At least three states -- Arizona, Arkansas and Tennessee -- appear to have gotten supplies of the drug from England, according to recently released records. California also got its supply indirectly from England after Arizona provided California with 12 grams of sodium thiopental in September. In December, the state paid $36,415 to acquire 521 grams of the drug manufactured by Archimedes Pharma of Great Britain. The drug has yet to arrive.

Arizona acknowledged last fall getting drugs from an English company. To date it is the only state known to have used a drug imported from overseas.

"We have followed the lead of Arkansas and purchased the drugs from a company in London," Charles Flanagan, the deputy director of the Arizona Department of Corrections, said in a Sept. 28 e-mail to John McAuliffe, a California prisons official.

Arkansas prisons spokeswoman Dina Tyler declined to comment.

Records show several states have scrambled to find enough of the drug, lending the FDA's announcement renewed importance.

In Washington state, officials "called every community hospital in the state" until they found one willing to provide the drug last year, according to an internal California prisons department e-mail released by the ACLU.

It's common practice when the prison system is looking for drug supplies to contact local pharmacies, many of which are at community hospitals, said Washington prisons spokeswoman Maria Peterson.

Missouri told the AP in the fall that its supply was to expire this year. Documents released by the ACLU said the state has enough for five executions, but it's unclear when that stock expires.

Without explanation, Gov. Jay Nixon spared a Missouri inmate who had been scheduled to die Wednesday; the state's next scheduled execution is Feb. 9.

Texas, with the country's busiest death chamber, is scheduled Tuesday to put Cleve Foster to death for a 2002 abduction, rape and shooting death. The state's supply of the drug, enough for 39 executions, expires in March, according to records obtained by The Associated Press through a public records request.

Alabama said it has enough unexpired sodium thiopental to carry out Wednesday's execution of Leroy White for the 1988 shotgun slaying of his 35-year-old wife, Ruby.

Virginia, which executed a woman in late September, had an expired batch in early August that it tried unsuccessfully to get the FDA to approve, according to e-mails obtained by the ACLU from the California prison system.

It's not clear whether the FDA would bother to approve the use of an expired batch, given its position that it has no regulatory power over drugs used in executions. Death penalty opponents have argued that expired drugs could be weakened and hence less effective.

"They ran into brick wall when they tried this with the FDA," the California e-mail said. Virginia executed a woman about six weeks later and said at the time it was in the same position as other states when it came to its supply.

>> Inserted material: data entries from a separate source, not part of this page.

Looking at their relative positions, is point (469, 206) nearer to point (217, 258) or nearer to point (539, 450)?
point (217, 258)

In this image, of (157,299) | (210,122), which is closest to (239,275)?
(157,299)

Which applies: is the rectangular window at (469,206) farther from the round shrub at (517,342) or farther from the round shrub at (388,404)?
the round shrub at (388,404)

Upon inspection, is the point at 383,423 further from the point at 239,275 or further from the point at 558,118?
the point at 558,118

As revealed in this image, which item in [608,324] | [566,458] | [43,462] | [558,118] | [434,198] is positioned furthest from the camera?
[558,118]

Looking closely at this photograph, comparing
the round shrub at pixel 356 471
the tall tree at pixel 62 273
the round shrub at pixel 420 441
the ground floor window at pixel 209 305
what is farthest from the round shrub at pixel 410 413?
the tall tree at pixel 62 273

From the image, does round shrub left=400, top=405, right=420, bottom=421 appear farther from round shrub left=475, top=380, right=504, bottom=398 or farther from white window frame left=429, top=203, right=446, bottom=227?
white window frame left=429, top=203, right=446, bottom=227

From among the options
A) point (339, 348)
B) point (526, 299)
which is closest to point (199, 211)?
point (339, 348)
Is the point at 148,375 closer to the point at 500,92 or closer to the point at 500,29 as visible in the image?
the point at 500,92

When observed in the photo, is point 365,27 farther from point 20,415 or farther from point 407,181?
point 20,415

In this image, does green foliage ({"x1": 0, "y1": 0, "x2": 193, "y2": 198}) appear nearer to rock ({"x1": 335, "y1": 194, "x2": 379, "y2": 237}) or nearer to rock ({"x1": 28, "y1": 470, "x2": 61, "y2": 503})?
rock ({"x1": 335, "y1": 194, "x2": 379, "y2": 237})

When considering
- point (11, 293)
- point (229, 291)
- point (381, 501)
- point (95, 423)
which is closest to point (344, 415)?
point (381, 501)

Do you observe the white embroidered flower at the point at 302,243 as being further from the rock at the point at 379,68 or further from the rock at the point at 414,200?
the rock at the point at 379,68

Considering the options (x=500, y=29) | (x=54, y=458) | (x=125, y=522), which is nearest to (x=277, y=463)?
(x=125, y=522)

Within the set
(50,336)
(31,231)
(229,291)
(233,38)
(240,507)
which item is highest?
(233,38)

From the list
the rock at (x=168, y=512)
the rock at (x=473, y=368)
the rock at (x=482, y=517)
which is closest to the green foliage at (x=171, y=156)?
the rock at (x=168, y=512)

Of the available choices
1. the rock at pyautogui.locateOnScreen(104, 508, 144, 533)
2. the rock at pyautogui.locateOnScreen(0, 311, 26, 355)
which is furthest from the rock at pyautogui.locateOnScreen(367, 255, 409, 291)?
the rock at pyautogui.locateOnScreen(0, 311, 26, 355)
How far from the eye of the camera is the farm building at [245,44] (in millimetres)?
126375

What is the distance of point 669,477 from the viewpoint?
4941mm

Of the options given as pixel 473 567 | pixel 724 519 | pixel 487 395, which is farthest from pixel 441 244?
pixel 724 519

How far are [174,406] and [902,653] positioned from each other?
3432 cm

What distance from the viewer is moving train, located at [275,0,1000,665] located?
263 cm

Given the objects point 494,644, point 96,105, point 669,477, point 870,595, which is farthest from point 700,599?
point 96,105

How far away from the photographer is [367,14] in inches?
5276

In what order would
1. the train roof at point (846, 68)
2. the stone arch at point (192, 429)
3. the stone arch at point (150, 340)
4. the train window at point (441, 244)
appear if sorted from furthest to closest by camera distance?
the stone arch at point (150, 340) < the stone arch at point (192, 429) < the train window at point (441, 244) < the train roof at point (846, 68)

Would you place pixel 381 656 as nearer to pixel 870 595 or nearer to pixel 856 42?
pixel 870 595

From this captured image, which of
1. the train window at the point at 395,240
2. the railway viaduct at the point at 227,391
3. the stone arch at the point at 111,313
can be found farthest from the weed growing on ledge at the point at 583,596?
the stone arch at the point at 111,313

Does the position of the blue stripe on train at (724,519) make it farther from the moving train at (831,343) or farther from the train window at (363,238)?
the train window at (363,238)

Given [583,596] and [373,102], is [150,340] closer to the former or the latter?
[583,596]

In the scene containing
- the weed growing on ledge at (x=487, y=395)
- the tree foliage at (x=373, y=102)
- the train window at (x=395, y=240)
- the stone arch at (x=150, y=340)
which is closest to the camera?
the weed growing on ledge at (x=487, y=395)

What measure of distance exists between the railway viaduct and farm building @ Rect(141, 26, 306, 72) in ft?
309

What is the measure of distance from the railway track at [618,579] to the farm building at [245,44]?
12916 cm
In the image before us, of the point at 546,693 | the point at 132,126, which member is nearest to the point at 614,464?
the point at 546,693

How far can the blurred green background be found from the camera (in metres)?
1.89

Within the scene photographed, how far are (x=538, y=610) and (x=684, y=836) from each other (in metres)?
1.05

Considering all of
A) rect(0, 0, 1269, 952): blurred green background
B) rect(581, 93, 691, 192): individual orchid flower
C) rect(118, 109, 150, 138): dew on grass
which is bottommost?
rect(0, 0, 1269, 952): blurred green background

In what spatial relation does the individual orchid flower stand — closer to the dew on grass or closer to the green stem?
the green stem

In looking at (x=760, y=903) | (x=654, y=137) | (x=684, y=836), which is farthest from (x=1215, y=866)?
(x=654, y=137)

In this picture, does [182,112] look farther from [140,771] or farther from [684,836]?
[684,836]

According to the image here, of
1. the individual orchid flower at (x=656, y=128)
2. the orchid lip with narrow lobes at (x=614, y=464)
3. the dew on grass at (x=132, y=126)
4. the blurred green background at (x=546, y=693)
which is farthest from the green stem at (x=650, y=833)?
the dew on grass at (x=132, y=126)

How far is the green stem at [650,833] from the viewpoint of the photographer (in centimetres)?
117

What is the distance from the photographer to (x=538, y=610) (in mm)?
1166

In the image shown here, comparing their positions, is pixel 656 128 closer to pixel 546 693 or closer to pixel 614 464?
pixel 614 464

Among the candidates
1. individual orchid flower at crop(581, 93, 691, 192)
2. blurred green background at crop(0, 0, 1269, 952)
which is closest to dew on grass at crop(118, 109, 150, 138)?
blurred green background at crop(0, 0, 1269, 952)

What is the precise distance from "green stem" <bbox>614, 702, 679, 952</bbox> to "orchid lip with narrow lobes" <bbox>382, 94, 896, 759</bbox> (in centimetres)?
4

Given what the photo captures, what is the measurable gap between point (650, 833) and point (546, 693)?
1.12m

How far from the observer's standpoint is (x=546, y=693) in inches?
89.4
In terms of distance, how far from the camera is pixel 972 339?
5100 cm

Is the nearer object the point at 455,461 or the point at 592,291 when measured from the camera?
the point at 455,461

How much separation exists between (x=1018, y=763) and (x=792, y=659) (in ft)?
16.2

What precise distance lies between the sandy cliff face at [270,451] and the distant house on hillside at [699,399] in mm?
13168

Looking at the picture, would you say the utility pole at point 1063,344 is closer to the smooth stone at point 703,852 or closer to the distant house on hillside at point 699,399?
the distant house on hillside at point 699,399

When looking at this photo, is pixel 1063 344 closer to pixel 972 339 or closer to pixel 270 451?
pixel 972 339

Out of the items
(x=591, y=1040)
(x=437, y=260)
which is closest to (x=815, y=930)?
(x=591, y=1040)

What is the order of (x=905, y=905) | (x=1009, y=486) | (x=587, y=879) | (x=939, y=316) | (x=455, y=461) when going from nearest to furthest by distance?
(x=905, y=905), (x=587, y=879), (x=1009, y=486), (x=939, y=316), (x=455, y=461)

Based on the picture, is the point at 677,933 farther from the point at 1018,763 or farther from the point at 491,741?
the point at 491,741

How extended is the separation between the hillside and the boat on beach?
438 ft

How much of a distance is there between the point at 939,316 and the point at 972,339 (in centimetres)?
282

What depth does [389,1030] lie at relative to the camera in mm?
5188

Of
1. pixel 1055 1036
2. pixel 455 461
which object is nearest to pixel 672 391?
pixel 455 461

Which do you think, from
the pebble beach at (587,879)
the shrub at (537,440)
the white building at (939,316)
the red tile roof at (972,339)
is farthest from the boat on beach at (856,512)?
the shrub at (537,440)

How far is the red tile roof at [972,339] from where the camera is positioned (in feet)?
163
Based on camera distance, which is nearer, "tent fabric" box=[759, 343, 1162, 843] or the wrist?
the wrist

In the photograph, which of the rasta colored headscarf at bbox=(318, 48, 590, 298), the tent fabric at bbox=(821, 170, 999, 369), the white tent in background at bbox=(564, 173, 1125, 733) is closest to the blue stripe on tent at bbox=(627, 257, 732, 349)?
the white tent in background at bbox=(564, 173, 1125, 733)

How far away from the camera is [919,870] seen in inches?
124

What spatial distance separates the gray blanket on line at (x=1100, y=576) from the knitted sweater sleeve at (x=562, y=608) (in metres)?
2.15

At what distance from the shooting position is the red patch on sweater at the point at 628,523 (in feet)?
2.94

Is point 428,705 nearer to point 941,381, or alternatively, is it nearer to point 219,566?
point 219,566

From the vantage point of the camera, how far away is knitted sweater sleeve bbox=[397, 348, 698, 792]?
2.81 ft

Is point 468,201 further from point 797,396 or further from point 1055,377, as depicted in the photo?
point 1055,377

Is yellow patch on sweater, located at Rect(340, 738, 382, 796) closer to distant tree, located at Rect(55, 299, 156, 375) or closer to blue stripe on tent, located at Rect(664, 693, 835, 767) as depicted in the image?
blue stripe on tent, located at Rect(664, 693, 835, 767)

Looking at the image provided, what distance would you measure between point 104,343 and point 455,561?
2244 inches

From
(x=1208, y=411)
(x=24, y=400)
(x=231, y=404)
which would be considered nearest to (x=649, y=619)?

A Virginia prisons spokesman declined to comment.

Early last year, Tennessee shared its sodium thiopental with Georgia and Arkansas but scrambled by midyear to find its own supply, with a fall execution pending. In September, Ricky Bell, the warden of Riverbend Maximum Security Institution, where Tennessee's executions are held, ordered sodium thiopental, apparently from a British company, that was delivered by Oct. 26, just days before a scheduled execution.

Reprieve, a British rights group, said Tennessee received the drugs. In the meantime, the Tennessee Supreme Court halted executions while hearings are held on the constitutionality of the state's new injection procedures.

California tried to recruit private doctors who could procure the drug and went from state to state looking for supplies, including Arizona, Indiana, Nevada, Oklahoma, Texas and Virginia, records show.

The state also contacted dozens of hospitals and general surgery centers, Veterans Administration hospitals and the federal Bureau of Prisons and even looked into obtaining a supply from Pakistan.